The proposed rules prohibit issuers from agreeing to compensate any person for promoting Section 4(a)(6) other than through the communication channels associated with the intermediary’s platform unless the promotion is limited to distributing notices that merely direct the recipient to the funding platform (as discussed above). An issuer is permitted to compensate a person for promoting an offering through the communication channels of the intermediary’s platform, but only if the issuer also takes reasonable steps to ensure that, with every promotional communication, the promoter clearly discloses the past and prospective receipt of compensation from the issuer. This rule applies not only third party promoters, but also to employees or shareholders of the issuer and any other person that undertake promotional activities on behalf of the issuer through the intermediary’s platform.

Form C and Filing Requirements

The rules propose a new Form C (with several variations) that would be used by issuers in Section 4(a)(6) offerings to file the required information and disclosures with the SEC and to provide the information to the applicable intermediary.

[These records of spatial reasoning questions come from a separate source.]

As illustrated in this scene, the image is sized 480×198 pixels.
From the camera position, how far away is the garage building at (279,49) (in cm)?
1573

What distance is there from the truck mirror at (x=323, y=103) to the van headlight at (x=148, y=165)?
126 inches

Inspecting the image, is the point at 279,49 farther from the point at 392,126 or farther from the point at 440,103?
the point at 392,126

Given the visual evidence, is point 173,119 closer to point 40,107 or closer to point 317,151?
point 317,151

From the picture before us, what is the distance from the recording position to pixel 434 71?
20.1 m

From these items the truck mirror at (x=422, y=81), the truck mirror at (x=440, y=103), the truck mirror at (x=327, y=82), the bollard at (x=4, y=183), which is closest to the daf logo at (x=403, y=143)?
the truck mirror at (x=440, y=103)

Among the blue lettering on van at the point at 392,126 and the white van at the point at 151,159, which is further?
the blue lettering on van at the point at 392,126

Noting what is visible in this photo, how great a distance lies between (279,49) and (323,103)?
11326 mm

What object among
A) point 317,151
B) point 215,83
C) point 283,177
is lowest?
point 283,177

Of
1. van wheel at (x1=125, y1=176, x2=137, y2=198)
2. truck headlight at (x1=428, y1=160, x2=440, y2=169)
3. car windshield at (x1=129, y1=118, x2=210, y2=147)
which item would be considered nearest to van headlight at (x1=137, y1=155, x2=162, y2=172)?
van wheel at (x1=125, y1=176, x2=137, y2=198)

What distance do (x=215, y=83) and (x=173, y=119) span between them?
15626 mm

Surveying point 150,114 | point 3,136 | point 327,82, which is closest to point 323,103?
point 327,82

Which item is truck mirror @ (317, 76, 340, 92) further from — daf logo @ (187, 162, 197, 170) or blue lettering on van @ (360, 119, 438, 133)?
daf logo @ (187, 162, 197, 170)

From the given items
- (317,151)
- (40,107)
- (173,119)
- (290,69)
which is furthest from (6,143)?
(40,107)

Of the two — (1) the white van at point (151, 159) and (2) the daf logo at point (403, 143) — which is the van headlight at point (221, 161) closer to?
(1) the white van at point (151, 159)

Form C: Offering Statement:

The initial disclosure regarding the offering would be filed on Form C, and the issuer would fulfill its filing obligations by filing Form C: Offering Statement with the SEC, providing the intermediary with a copy of the filing, and directing investors to the filing on the intermediary’s platform through a posting on the issuer’s website or by e-mail notification. The specific disclosure requirements of Form C are discussed in detail below.

Form C-A: Amendments to the Offering Statement:

Form C filings can be amended by filing Form C-A with the SEC. Issuers may amend their Form C filings to account for changes in offering information, and issuers must amend their Form C filings to reflect any material changes in the offering terms or disclosures previously provided to investors. The SEC considers a material change to be one involving information with respect to which there is a substantial likelihood that a reasonable investor would consider it important in deciding whether or not to purchase the offered securities, under the facts and circumstances. Examples of material changes include changes to the financial condition of the issuer, changes to the intended use of proceeds of the offering, and determination of the final price of the securities being offered if only the methodology for determining the final offering price has previously been disclosed.

If there is a material change, the issuer will be required to check a box on Form C-A indicating that there has been a material change and that the issuer will not accept any investment from investors who have previously committed to purchase securities in the offering unless the investors reconfirm their commitment in light of the material change.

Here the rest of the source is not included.